The answer must repeat every record exactly, with no pictures in it.

(Short web captions)
###

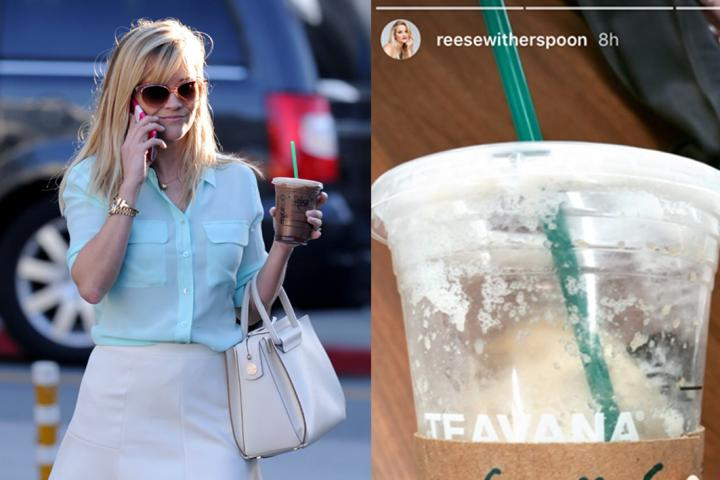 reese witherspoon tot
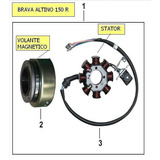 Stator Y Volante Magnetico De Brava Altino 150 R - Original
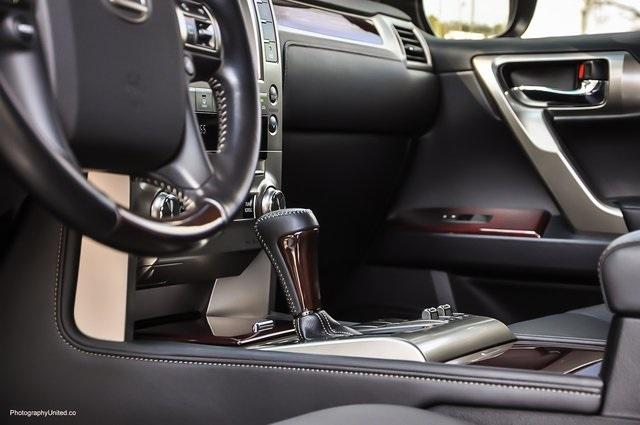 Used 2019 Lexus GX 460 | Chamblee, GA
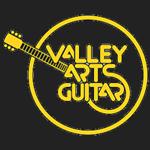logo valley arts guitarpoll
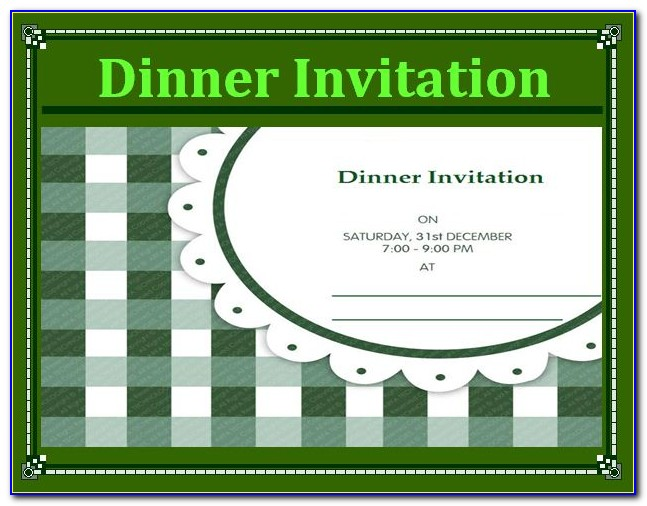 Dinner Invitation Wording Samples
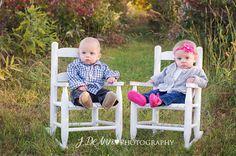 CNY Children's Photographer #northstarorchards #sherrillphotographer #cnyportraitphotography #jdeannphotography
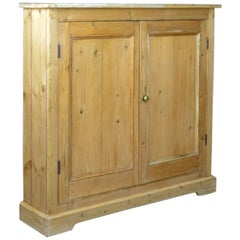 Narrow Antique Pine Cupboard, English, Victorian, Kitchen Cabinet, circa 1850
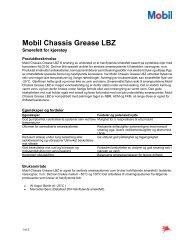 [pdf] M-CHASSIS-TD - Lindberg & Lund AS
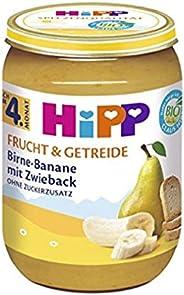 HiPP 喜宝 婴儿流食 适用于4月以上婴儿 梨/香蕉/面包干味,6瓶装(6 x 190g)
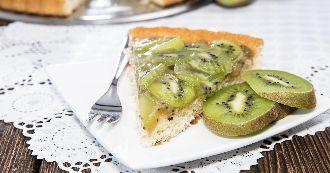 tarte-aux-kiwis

###

Exercise output —
 reese witherspoon tot
 Stator Y Volante Magnetico De Brava Altino 150 R - Original
 Used 2019 Lexus GX 460 | Chamblee, GA
logo valley arts guitarpoll
 Dinner Invitation Wording Samples
 CNY Children's Photographer #northstarorchards #sherrillphotographer #cnyportraitphotography #jdeannphotography
 Narrow Antique Pine Cupboard, English, Victorian, Kitchen Cabinet, circa 1850
 [pdf] M-CHASSIS-TD - Lindberg & Lund AS
 HiPP 喜宝 婴儿流食 适用于4月以上婴儿 梨/香蕉/面包干味,6瓶装(6 x 190g)
 tarte-aux-kiwis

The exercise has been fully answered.